* begin Provided records *

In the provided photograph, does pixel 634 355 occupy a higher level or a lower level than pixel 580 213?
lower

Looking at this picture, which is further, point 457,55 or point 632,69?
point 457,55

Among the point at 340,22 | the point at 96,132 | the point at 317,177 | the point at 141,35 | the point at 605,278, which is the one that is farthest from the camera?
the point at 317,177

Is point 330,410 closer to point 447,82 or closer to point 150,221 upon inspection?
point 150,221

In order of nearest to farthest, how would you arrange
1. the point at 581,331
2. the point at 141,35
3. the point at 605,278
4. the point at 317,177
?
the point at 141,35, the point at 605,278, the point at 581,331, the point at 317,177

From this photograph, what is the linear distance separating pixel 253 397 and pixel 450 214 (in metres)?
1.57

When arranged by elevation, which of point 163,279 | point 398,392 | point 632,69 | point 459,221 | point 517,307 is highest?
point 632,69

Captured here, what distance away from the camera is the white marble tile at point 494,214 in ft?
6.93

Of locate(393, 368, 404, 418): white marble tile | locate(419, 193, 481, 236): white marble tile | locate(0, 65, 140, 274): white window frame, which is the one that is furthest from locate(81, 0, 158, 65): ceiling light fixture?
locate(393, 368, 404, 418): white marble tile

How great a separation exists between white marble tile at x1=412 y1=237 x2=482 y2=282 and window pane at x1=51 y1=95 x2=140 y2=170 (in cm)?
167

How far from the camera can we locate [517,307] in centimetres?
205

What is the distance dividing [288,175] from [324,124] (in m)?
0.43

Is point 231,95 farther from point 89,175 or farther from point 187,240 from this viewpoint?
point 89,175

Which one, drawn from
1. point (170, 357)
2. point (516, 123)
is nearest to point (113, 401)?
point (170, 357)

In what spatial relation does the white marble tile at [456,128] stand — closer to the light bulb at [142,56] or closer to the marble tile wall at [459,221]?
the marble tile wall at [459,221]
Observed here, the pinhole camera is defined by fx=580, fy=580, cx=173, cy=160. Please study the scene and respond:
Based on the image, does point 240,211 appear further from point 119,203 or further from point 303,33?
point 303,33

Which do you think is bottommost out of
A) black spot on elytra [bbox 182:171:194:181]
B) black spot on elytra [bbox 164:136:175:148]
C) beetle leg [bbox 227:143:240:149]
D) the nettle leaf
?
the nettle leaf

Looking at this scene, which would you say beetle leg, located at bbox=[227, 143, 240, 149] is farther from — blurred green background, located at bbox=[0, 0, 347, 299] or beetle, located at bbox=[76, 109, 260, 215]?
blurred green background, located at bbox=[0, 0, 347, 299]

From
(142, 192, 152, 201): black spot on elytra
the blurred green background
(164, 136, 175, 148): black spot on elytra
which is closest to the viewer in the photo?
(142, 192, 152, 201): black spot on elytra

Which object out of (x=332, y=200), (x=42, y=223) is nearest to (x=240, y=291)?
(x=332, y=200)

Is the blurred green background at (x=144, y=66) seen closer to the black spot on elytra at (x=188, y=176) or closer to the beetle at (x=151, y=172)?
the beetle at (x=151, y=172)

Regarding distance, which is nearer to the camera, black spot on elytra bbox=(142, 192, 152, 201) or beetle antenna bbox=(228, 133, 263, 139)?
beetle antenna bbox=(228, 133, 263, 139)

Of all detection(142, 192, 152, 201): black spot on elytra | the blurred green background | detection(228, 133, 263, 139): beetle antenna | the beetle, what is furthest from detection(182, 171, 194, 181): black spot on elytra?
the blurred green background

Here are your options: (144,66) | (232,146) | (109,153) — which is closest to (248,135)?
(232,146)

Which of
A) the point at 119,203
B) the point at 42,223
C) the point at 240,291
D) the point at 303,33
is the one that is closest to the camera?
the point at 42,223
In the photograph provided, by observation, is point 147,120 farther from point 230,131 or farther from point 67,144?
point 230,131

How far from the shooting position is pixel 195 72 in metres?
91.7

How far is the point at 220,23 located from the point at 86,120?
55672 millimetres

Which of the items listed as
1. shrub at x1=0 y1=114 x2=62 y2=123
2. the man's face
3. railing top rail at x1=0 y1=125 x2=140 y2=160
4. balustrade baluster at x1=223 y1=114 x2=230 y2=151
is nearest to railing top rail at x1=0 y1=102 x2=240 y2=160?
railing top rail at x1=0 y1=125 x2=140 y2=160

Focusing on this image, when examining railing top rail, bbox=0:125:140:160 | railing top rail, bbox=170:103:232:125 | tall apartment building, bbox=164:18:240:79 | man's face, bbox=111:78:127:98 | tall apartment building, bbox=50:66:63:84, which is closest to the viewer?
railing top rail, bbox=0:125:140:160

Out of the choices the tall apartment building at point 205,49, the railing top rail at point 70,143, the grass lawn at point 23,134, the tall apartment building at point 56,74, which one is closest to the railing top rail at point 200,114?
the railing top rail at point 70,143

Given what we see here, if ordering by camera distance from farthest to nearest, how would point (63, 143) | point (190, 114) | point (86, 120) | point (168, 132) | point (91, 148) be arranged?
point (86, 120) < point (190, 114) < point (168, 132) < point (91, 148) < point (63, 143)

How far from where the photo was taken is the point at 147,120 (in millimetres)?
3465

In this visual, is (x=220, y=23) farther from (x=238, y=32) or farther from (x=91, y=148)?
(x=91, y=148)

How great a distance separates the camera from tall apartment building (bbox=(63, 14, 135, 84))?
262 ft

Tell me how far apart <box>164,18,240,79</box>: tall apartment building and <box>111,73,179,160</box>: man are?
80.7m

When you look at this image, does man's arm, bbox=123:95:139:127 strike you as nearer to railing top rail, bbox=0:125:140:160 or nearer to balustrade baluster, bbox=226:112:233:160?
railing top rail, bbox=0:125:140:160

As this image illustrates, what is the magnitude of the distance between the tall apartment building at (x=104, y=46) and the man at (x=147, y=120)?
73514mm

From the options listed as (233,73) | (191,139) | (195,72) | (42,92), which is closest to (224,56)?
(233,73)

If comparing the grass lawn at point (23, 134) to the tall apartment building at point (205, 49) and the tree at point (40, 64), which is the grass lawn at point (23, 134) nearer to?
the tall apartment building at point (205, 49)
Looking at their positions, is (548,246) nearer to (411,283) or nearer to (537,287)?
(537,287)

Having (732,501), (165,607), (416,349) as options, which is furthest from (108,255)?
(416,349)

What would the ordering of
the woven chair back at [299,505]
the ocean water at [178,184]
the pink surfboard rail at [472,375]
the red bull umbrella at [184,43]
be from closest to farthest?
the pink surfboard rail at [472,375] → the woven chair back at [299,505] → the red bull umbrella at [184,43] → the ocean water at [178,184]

* end Provided records *

Render every line from the one containing "Looking at their" through the end of the rows, inclusive, as a Markdown table with the columns No. and Line, numbering each line in order and omitting blank lines.

• Response:
| No. | Line |
|---|---|
| 1 | Looking at their positions, is (548,246) nearer to (411,283) or nearer to (537,287)? |
| 2 | (537,287) |
| 3 | Having (732,501), (165,607), (416,349) as options, which is furthest from (108,255)? |
| 4 | (416,349) |
| 5 | What would the ordering of |
| 6 | the woven chair back at [299,505] |
| 7 | the ocean water at [178,184] |
| 8 | the pink surfboard rail at [472,375] |
| 9 | the red bull umbrella at [184,43] |
| 10 | be from closest to farthest? |
| 11 | the pink surfboard rail at [472,375] → the woven chair back at [299,505] → the red bull umbrella at [184,43] → the ocean water at [178,184] |